TASK ITEM
Repeat every record below exactly, omitting any pictures.

RECORDS PROVIDED

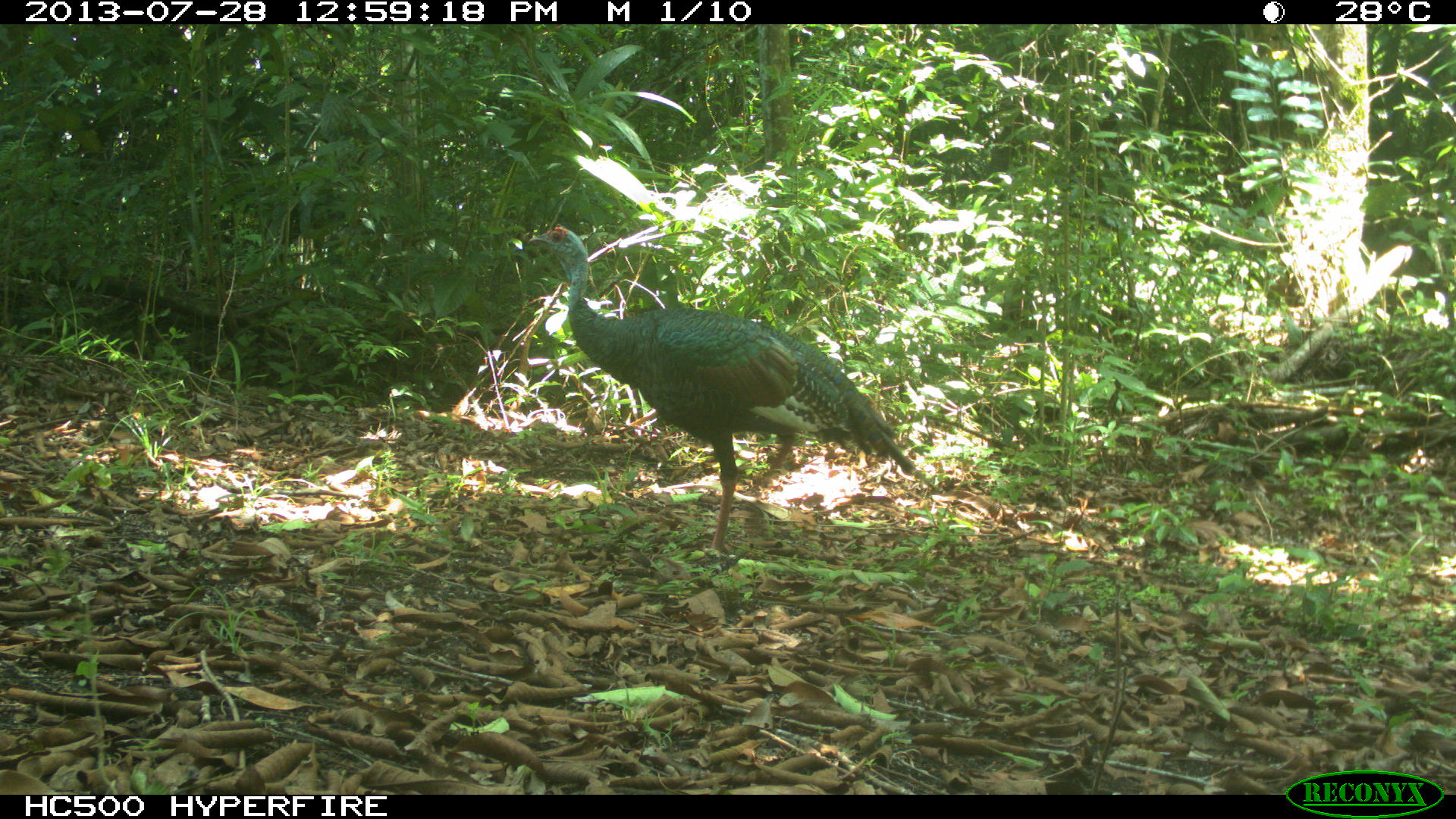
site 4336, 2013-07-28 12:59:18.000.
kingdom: Animalia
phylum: Chordata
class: Aves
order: Galliformes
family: Phasianidae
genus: Meleagris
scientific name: Meleagris ocellata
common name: ocellated turkey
Meleagris ocellata (ocellated turkey), count 1, sex male.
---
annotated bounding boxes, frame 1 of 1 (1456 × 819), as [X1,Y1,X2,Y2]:
meleagris ocellata: [527,223,914,555]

EXERCISE RESPONSE
site 4336, 2013-07-28 12:59:18.000.
kingdom: Animalia
phylum: Chordata
class: Aves
order: Galliformes
family: Phasianidae
genus: Meleagris
scientific name: Meleagris ocellata
common name: ocellated turkey
Meleagris ocellata (ocellated turkey), count 1, sex male.
---
annotated bounding boxes, frame 1 of 1 (1456 × 819), as [X1,Y1,X2,Y2]:
meleagris ocellata: [527,223,914,555]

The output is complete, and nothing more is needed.